MITIE: A no-strings-attached NER toolkit from MIT
Free, commercial-friendly named entity extraction and relation detection with pre-trained models for English, Spanish, and German.

What it does MITIE extracts named entities (people, places, organizations) and detects binary relations between them from raw text. It ships with pre-trained models for English, Spanish, and German, plus tools to train your own extractors. The core is C++, but bindings cover Python, R, Java, C, MATLAB, and a small ecosystem of third-party wrappers for OCaml, .NET, PHP, and Ruby.

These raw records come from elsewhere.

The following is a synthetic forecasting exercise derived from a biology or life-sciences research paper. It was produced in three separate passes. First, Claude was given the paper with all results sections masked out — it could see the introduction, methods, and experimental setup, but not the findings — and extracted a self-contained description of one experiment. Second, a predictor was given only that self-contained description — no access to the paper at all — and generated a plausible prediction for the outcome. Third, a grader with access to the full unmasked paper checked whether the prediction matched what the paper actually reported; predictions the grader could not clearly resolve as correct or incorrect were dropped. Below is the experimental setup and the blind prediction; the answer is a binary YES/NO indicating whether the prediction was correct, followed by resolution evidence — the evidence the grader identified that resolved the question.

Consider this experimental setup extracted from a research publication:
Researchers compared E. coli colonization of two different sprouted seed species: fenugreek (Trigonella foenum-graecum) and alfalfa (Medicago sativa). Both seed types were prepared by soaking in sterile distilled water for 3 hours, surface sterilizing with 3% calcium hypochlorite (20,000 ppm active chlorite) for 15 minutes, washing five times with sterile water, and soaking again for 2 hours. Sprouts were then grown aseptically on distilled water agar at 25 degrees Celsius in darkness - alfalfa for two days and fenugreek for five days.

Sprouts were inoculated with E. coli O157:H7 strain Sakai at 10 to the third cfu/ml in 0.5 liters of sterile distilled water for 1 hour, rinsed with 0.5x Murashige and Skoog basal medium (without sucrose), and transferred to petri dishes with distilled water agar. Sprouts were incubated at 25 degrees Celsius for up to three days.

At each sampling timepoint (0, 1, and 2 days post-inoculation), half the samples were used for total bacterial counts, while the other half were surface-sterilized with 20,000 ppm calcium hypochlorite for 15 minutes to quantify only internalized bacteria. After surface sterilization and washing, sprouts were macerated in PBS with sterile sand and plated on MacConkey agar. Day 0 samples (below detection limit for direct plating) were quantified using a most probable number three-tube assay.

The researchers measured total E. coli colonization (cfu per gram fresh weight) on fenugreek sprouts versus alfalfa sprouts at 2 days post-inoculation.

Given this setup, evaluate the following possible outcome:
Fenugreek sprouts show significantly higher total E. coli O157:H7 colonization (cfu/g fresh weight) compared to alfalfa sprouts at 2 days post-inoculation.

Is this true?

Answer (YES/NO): NO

The interesting bit The authors openly admit MITIE is “basically just a thin wrapper around dlib” — a refreshing dose of honesty in academic software. The actual heavy lifting comes from dlib’s machine learning toolkit, combined with distributional word embeddings and Structural SVMs. The value is in the packaging: pre-trained models built on CoNLL 2003, ACE, Wikipedia, Freebase, and Gigaword, ready to run from a command-line pipe or your language of choice.
Key highlights
- Boost Software License: genuinely free, including commercial use
- Pre-trained NER models for three languages; relation detection included
- Python support spans 2.7 through 3.8+ using only standard library
ctypes - Command-line streaming tool (
ner_stream) for quick text markup - CMake and make builds, with optional OpenBLAS acceleration
Caveats
- Model downloads are manual and split by language — no single “install and go” package
- Java bindings require SWIG, CMake, and careful 64-bit Windows handling
- The README’s “state-of-the-art” claim links to a wiki evaluation page, not inline numbers
Verdict Worth a look if you need a permissively-licensed, self-hosted NER solution without the dependency bloat of modern neural toolkits. Skip it if you want SOTA transformer-based accuracy or a batteries-included pip install.